──────── EXCERPTED TEXT
Sunday, December 26, 2010

"I'm trying not to tell you but I want too/I'm scared of what you'll say/So I'm hiding what i'm feeling/But I'm tired of holding this inside my head"

title continued: I've been spending all my time just thinking of you I don't know what to do I think i'm fallin for you....

Hello guys,
This blog goes out to the lovesick. I know theres a lot of you out there. Some of you may have beiberfever (totally guilty) and others of you may have just found something extraordinary in that ordinary boy next door or a few miles away. Something that shines through that boy or girl. Maybe his smile is contagious. And his laugh makes you laugh. And he'll say the simplest words or sentences but you absolutley can't stop thinking about them. Its weird being lovesick. You end up twatching (love my new word? Learned it yesturday, it means like a twitter stocking) and fbstaking and wondering why the girl who wrote on his wall has to be so pretty or weather or not he was thinking of you when he wrote #nowplaying (fill in awesome romantic song here). This my friends is being lovesick. Those of you that are brave are probably texting them all the time or on the phone with that significant other all the time. I'm not. Its weird, because I just can't ever say what I need too.
────────────────
──────── MATERIAL SUPPLIED
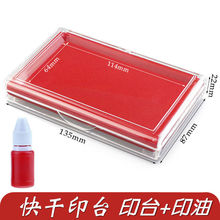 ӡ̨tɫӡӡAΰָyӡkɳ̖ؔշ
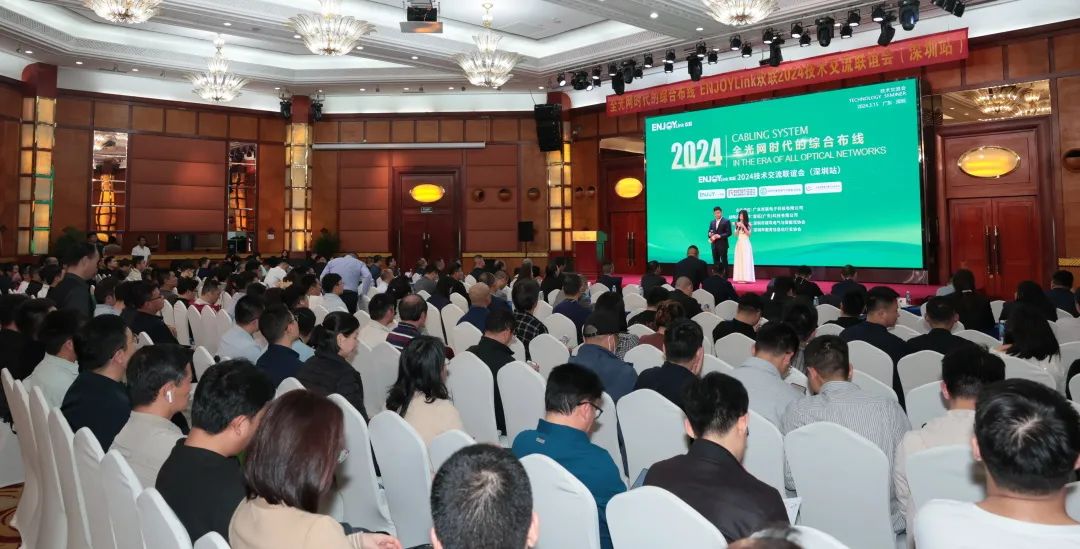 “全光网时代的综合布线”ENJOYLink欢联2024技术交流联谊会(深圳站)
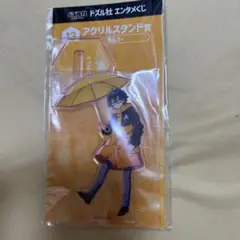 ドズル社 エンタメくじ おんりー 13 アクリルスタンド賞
────────────────
──────── MATERIAL SUPPLIED
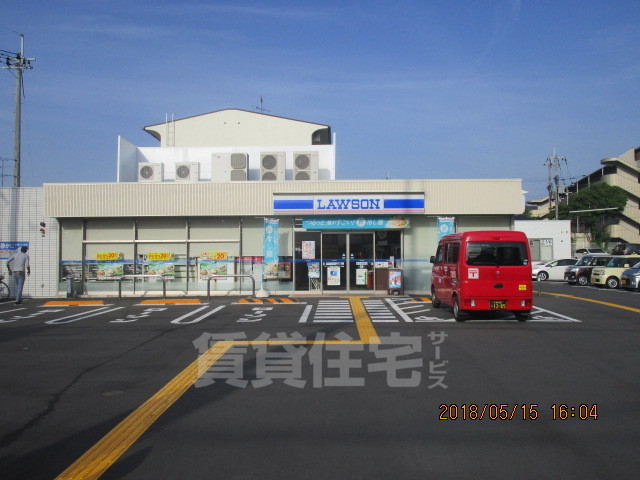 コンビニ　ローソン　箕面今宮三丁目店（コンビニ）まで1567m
────────────────
[PROBLEM REQUIREMENTS]: Reproduce the passage of the blog post on being lovesick that begins at the words "Sunday, December 26, 2010" and stops after the words "fallin for you....".

[OUTPUT BELOW]:
Sunday, December 26, 2010

"I'm trying not to tell you but I want too/I'm scared of what you'll say/So I'm hiding what i'm feeling/But I'm tired of holding this inside my head"

title continued: I've been spending all my time just thinking of you I don't know what to do I think i'm fallin for you....